# how far to sight in my 22



## 22LRSQUIRRELKILLER (May 30, 2009)

I have a 22LR.I always use the CCI Mini-Mags.Its dead on out to 30 yards but I need to sight in farther than 30yrds.I have already killed 1 squirrel at 25 yards but i want to test my gun to how far it will shoot.


----------



## H2OfowlND (Feb 10, 2003)

In the past I've sighted mine to 75 yards and even 100 yards. A good bet would be to go for 50 yards and set out targets at 10 yard increments beyond the 50 mark and learn where your gun shoots. Practice, practice, practice. I've put thousands of rounds down range with the .22's I've owned. I got my first one when I was 4 years old, I'm 31 now. When you are sighting in and also hunting, shoot the same bullets or you'll be off. If you want to know what a .22 will do at 75 and even 100 yards, put an apple out and see what happens. Good luck!

H2OfowlND


----------



## gunattic (Jan 9, 2005)

If you've got a fine shooting 22 I'd sight in for 50, or better yet, 75 yards. If you have scope turrets that are easy to turn, take note of where they have to be for 25yds, 50, 75, and 100, then it's easy to take those shots with a dead on hold. You'll need a good calm day to sight in, and you'll have to make adjustments for winds, and that will take a lot of practice and experience to judge that.
....
Task prompt →
In the forum thread about sighting in a .22, which ammunition does the original poster say they always use?

Data excerpt →
....
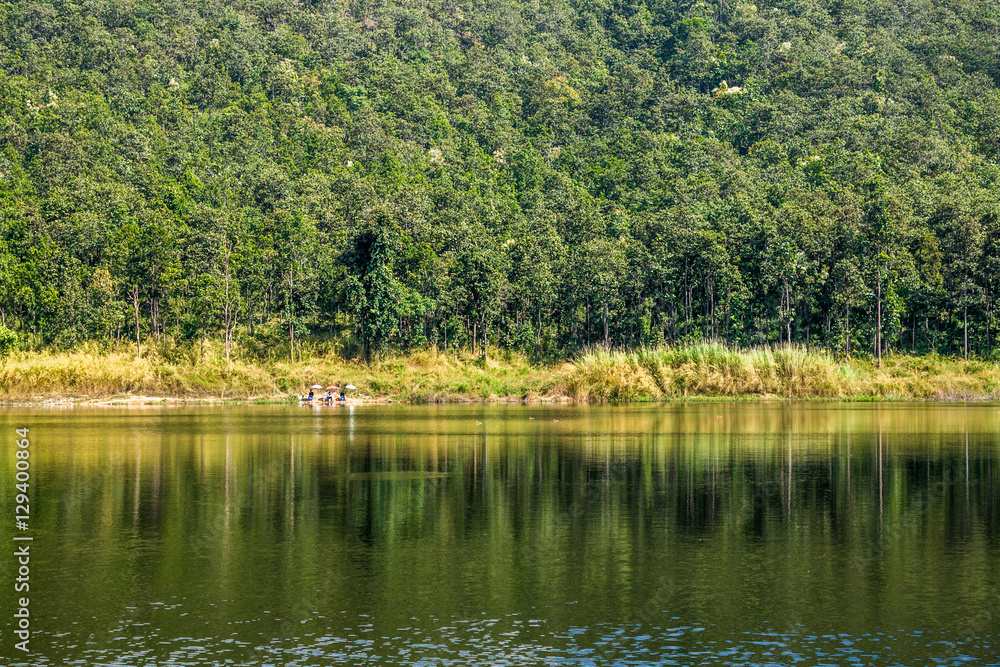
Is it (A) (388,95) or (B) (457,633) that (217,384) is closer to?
(B) (457,633)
....
Task response →
CCI Mini-Mags.